Video diffusion in 1.9 seconds on a single GPU
A distillation and attention-hacking framework that squeezes 100–200× speedups out of Wan video models without requiring a server farm.

What it does TurboDiffusion is an inference acceleration stack for Wan text-to-video and image-to-video models. It combines three existing techniques—rCM timestep distillation, SageAttention, and Sparse-Linear Attention (SLA)—to cut end-to-end generation time from minutes down to seconds on a single RTX 5090. The repo provides finetuned checkpoints, inference scripts, and a terminal-based interactive server.

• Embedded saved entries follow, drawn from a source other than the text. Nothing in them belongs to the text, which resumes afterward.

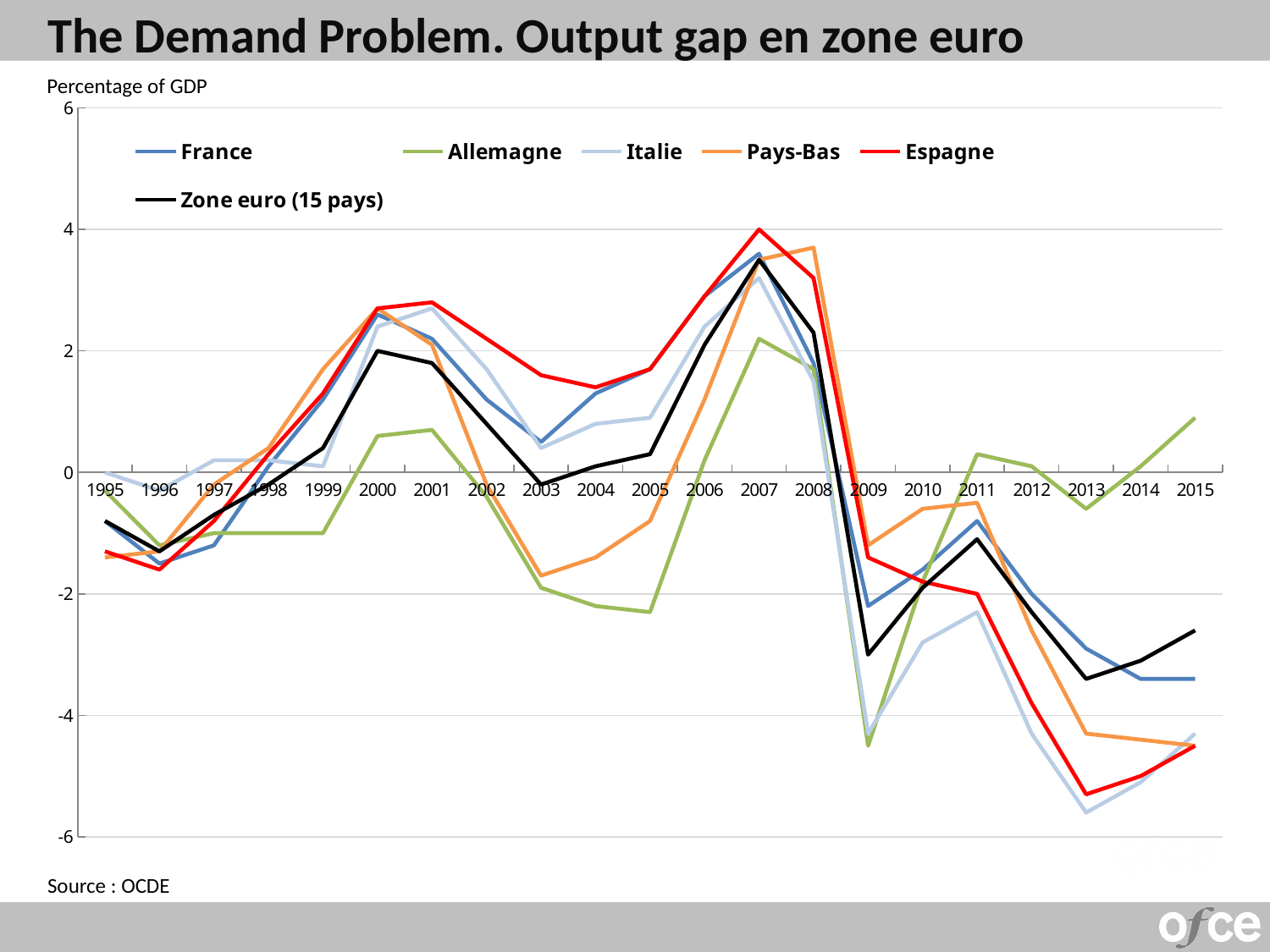
Which series has the highest value in 2007? Espagne How many years are plotted along the x axis? 21 Does the Zone euro (15 pays) line rise or fall between 2007 and 2009? fall Which series has the highest value in 2015? Allemagne How many series does the legend list? 6 Is the value for Allemagne in 2009 greater or less than -4? less Is the value for Zone euro (15 pays) in 2000 greater or less than 1? greater Is the value for Espagne in 2007 greater or less than 3? greater What colour is the Espagne line in the legend? red In 2003, which is larger: the value for France or the value for Allemagne? France What kind of chart is shown on the slide? line chart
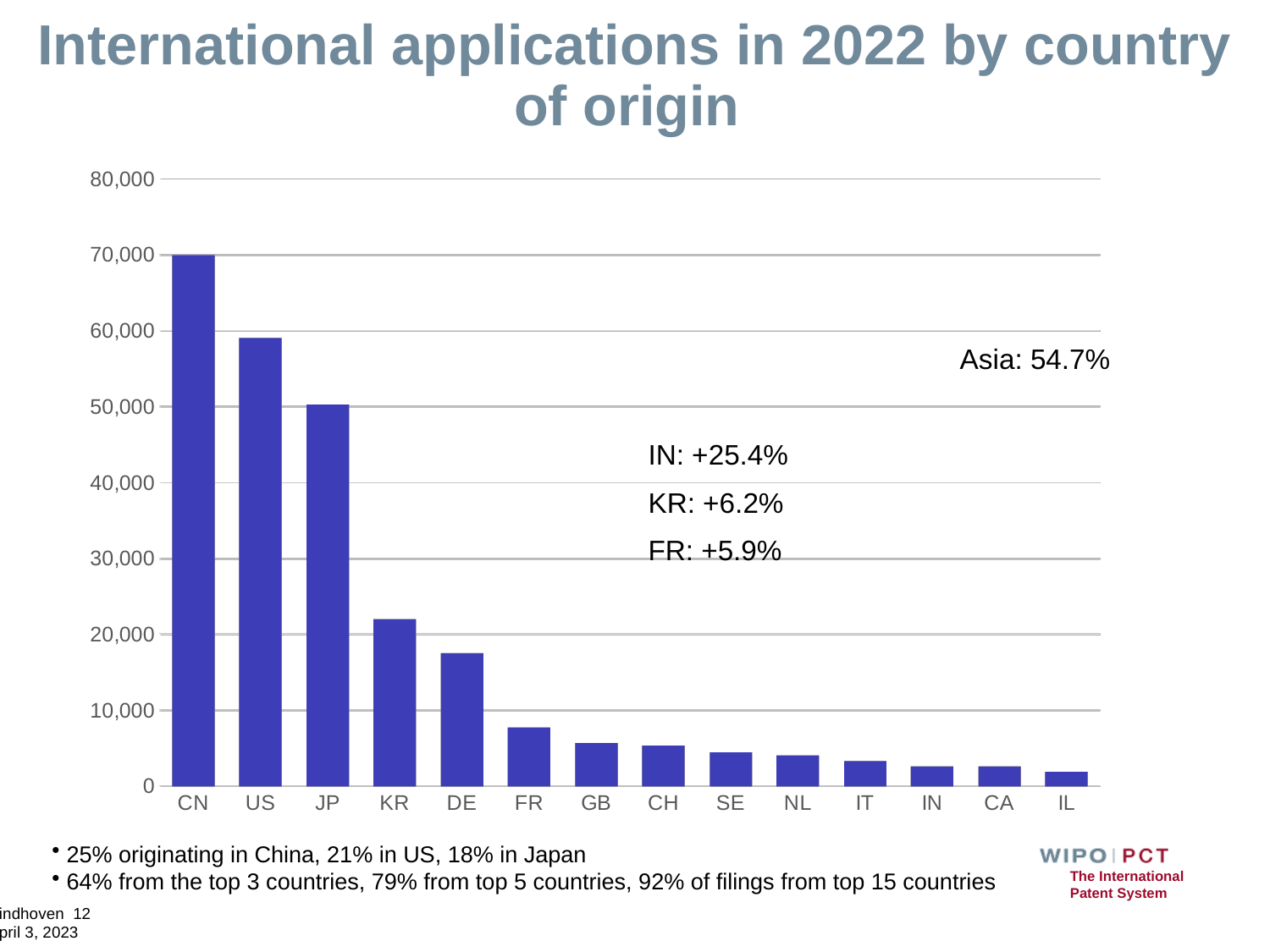
Is the value for US greater or less than 50,000? greater What kind of chart is shown on the slide? bar chart How many countries are shown on the x axis of the chart? 14 Which has the larger value, KR or DE? KR Do the bar values rise or fall from left to right along the x axis? fall Is the value for DE greater or less than 20,000? less What share of international applications does the annotation on the chart attribute to Asia? 54.7% Which country has the highest number of international applications in the chart? CN Is the value for JP greater or less than 60,000? less Which country has the lowest number of international applications in the chart? IL Which has the larger value, US or JP? US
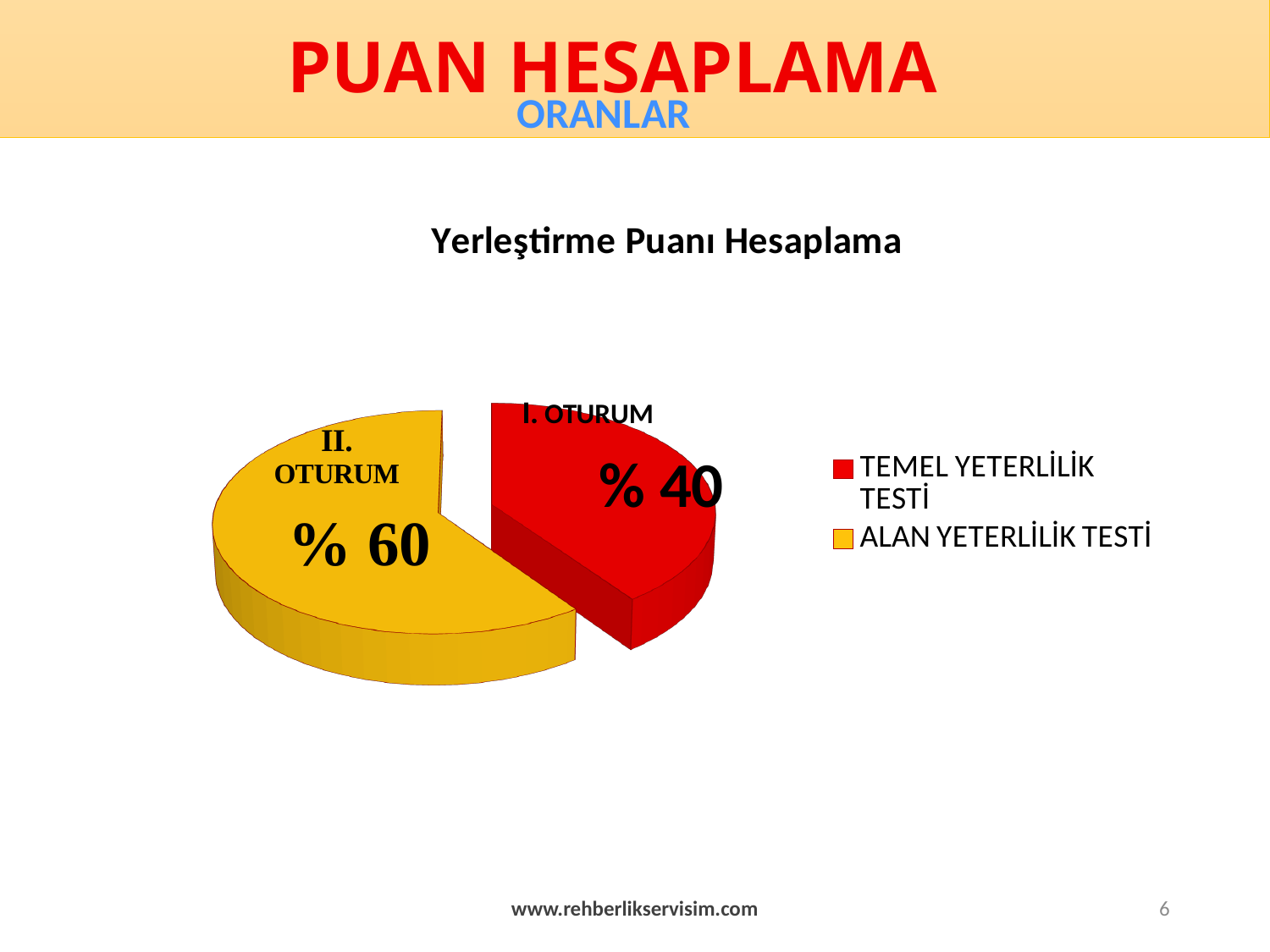
How many entries does the legend list? 2 Which legend entry is shown in red? TEMEL YETERLİLİK TESTİ What is the difference in percentage points between the II. OTURUM and I. OTURUM slices? 20 What kind of chart is shown on the slide? pie chart Which slice is the smallest? I. OTURUM What is the chart's title? Yerleştirme Puanı Hesaplama What share of the pie does the II. OTURUM slice represent? % 60 How many slices does the pie chart have? 2 What share of the pie does the I. OTURUM slice represent? % 40 Which is larger, the I. OTURUM slice or the II. OTURUM slice? II. OTURUM Which slice is the largest? II. OTURUM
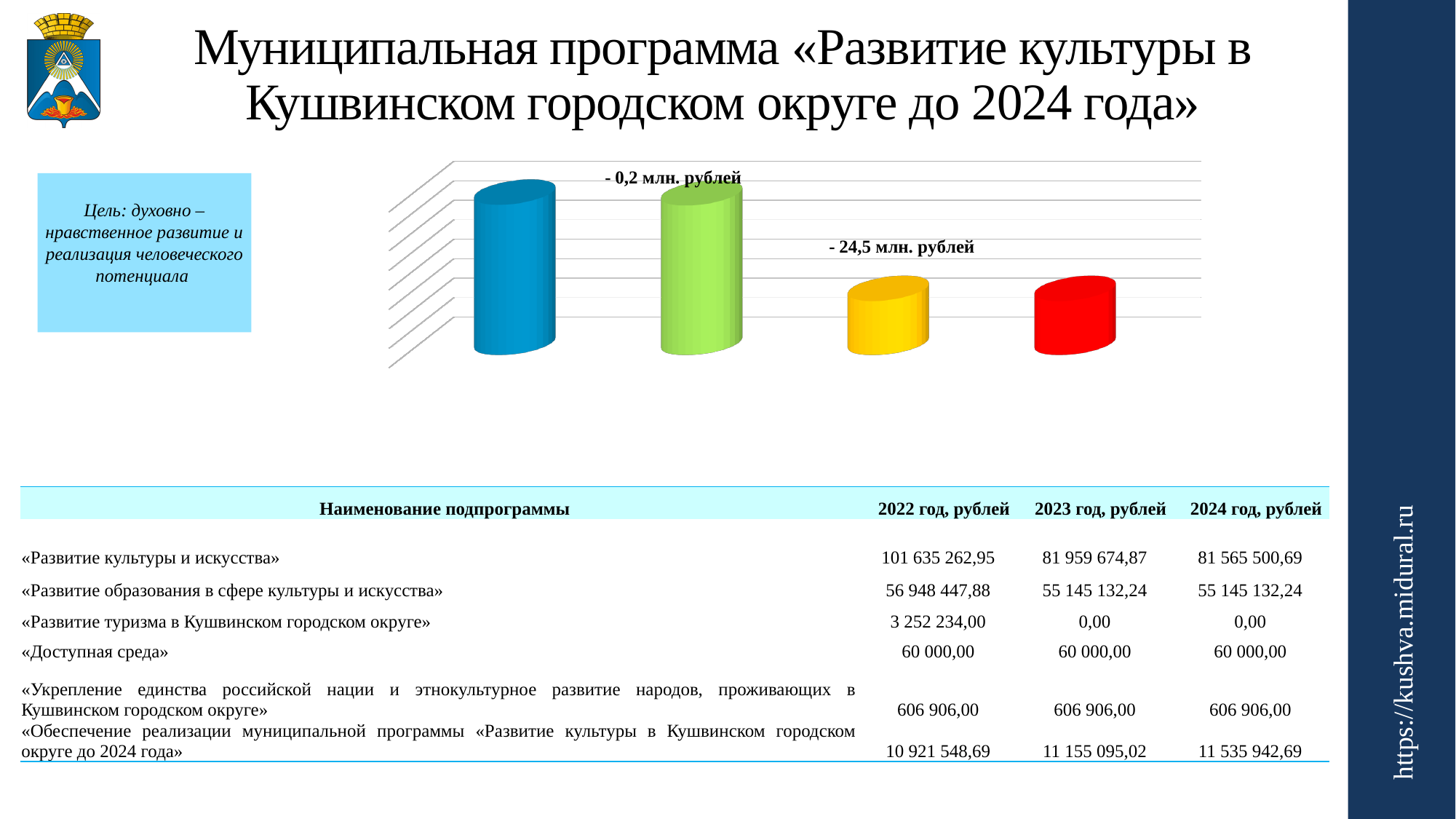
How many bars does the chart contain? 4 How many bars are taller than the yellow bar? 2 Which is taller, the blue bar or the yellow bar? the blue bar What text annotation is placed above the yellow bar? - 24,5 млн. рублей What text annotation is placed above the green bar? - 0,2 млн. рублей What kind of chart is shown on the slide? bar chart Which is taller, the green bar or the red bar? the green bar Which is shorter, the blue bar or the red bar? the red bar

The interesting bit The speedup is compositional, not a single trick. rCM collapses the sampling steps (down to 1–4), while SageAttention and SLA attack the quadratic memory wall in video attention. The authors also ship quantized checkpoints for consumer GPUs and unquantized ones for H100s, which is a pragmatic split you don’t always see in research releases.
Key highlights
- Claims 184 s → 1.9 s for Wan-2.1-T2V-1.3B-480P and 4549 s → 38 s for Wan-2.2-I2V-A14B-720P on an RTX 5090
- Supports T2V (1.3B and 14B) and I2V (A14B) at 480p and 720p
- Optional SageSLA attention via a separate SpargeAttn install for even faster forward passes
- Interactive multi-turn generation in
turbodiffusion/serve/without model reload - Paper and checkpoints are explicitly marked as not yet finalized
Caveats
- Models trained only on long English prompts; short or non-English prompts need manual augmentation
torch==2.8.0recommended; newer PyTorch versions may OOM- Checkpoints and paper are still being updated, so quality and reproducibility may shift
Verdict Worth a look if you’re running Wan models locally and want to trade a small quality dice-roll for massive latency gains. Skip it if you need production-grade stability today or work primarily with short prompts.